[OSM-dev] Running PostGIS on limited memory

Wed Mar 7 20:10:29 GMT 2007

On Wed, 2007-03-07 at 08:44 +0100, Raphaël Jacquot wrote:
> Nick Whitelegg wrote:
> > On Wednesday 07 Mar 2007 00:39, Nick Whitelegg wrote:
> >> Has anyone encountered this? I just can't get it to run. (latest SVN
> >> version)
> > 
> > I think I figured this out after posting, but by that time I'd gone to bed :-) 
> > It's using up too much memory - the array of 35 million nodes and segments is 
> > more than my Bytemark VM can handle. It looks like osm2pgsql.c will need a 
> > rewrite so that it uses a std::map rather than array.
> 
> no, it's just doing things the wrong way.
> the real solution is to use the functionnalities of the db server 
> (storing arrays of things and allowing fetching them fast) to do it. 
> loading everything in ram is the opposite of what should be done.

That is certainly an approach which would work. Unfortunately it would
take a fair amount of effort to re-code the relevant sections of
osm2pgsql. It would also involve create a direct database connection
from the program with the DB instead of the indirect SQL output which it
does now.

I think you are overstating your position to say that the current
approach is the 'wrong way'. It has been working reasonably well for
several people for the past few months.
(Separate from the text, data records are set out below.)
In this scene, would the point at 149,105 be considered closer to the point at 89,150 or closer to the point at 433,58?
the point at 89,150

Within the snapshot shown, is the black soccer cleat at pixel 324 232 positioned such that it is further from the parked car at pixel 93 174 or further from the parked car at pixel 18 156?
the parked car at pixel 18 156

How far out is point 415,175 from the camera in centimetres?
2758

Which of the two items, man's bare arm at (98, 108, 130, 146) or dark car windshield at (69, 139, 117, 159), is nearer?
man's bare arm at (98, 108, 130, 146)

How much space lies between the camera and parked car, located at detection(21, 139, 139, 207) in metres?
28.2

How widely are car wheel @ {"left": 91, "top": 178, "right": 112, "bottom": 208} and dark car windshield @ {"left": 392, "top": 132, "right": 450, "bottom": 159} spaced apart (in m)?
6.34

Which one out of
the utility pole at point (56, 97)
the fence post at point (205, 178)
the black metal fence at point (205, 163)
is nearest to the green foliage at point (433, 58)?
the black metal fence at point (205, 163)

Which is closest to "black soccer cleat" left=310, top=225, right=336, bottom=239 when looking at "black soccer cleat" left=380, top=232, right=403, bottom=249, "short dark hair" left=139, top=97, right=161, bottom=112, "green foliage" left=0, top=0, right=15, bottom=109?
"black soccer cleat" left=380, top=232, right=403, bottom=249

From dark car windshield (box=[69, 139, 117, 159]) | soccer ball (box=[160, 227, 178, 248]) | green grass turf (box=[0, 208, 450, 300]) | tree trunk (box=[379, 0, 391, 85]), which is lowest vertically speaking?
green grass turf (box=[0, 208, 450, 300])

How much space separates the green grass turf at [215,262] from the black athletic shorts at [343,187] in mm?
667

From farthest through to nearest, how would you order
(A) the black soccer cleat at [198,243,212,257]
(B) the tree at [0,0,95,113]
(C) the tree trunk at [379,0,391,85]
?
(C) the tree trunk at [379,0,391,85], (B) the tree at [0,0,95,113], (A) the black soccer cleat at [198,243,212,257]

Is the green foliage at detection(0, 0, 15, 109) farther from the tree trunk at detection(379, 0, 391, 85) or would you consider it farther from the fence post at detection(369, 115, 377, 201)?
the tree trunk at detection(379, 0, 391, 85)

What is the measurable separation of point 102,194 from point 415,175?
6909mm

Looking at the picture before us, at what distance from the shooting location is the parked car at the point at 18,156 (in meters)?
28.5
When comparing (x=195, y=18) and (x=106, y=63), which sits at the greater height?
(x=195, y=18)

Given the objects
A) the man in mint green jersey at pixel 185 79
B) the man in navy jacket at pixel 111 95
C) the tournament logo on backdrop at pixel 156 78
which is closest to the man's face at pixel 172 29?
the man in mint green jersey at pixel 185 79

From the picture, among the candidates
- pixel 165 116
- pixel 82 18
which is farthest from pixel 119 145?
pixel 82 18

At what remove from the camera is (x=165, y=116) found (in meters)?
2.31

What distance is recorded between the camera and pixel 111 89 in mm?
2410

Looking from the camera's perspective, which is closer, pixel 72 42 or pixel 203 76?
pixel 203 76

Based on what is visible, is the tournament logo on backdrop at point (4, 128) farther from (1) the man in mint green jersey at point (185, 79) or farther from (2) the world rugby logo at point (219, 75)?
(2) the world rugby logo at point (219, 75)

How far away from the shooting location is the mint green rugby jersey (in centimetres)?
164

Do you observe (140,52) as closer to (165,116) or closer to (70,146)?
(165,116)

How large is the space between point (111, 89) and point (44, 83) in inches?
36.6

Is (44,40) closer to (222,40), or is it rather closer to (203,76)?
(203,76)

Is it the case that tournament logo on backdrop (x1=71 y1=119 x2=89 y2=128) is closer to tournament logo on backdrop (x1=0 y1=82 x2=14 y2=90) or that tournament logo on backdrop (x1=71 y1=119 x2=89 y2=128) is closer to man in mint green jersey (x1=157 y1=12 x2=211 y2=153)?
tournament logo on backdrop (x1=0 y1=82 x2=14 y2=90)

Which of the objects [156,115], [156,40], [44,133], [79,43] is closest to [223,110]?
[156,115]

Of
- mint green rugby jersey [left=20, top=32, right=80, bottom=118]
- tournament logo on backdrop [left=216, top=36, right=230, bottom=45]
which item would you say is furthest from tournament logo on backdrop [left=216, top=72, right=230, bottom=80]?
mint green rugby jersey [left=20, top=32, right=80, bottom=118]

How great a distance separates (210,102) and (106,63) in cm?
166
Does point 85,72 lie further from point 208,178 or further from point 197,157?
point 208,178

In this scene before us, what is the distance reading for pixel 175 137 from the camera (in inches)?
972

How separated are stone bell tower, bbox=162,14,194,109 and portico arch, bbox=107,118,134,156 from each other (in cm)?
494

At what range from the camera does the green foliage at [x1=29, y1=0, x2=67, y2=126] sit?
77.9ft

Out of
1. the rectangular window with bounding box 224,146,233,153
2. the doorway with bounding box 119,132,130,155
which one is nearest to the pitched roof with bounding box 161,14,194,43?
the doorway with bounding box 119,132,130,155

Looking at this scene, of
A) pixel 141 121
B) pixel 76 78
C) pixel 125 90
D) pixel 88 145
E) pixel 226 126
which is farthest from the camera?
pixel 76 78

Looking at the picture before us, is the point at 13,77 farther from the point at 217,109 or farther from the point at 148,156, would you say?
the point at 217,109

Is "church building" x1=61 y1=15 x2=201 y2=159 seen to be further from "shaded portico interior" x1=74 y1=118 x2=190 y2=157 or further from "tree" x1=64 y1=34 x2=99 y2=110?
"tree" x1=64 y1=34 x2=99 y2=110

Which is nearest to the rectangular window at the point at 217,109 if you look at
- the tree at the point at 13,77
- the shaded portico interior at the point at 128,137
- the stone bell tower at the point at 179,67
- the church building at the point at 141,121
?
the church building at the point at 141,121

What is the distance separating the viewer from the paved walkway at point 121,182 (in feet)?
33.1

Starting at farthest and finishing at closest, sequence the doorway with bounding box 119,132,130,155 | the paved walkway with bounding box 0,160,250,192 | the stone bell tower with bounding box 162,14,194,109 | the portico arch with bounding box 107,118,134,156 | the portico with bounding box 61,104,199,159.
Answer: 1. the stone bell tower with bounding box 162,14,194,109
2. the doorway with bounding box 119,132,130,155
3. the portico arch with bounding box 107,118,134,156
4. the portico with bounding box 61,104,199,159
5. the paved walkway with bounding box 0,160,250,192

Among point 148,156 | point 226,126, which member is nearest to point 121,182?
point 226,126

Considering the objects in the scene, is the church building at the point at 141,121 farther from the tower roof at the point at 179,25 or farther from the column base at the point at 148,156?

As with many things, there are
trade offs to be made. 

> > Incidentally, before I spend too much time on this, would the PostGIS approach 
> > of storing the whole of the UK (with appropriate caching of generated images) 
> > on the Bytemark VM be feasible, given that I only have 160MB available, or 
> > would I be better off with the original plan of fetching .osm data in smaller 
> > tiles from the live OSM server, generating images on the fly and caching them 
> > for, say a month?

That sounds reasonable, but one of the design assumptions that the
current code makes is that the dataset is 'dense' i.e. most nodes,
segment and way IDs exist and have data. This is why the current code
uses static arrays for these which is more efficient than a dynamic
structure (e.g. std::map). If however we assumed however a sparse data
set then some dynamic storage system for nodes/segments/ways would be
more efficient. 

Given the current design this means that even if you cut down the OSM
file size you will not save much memory. 

I may take a look at integrating the direct DB storage for intermediate
data, but I won't promise any timescales.

	Jon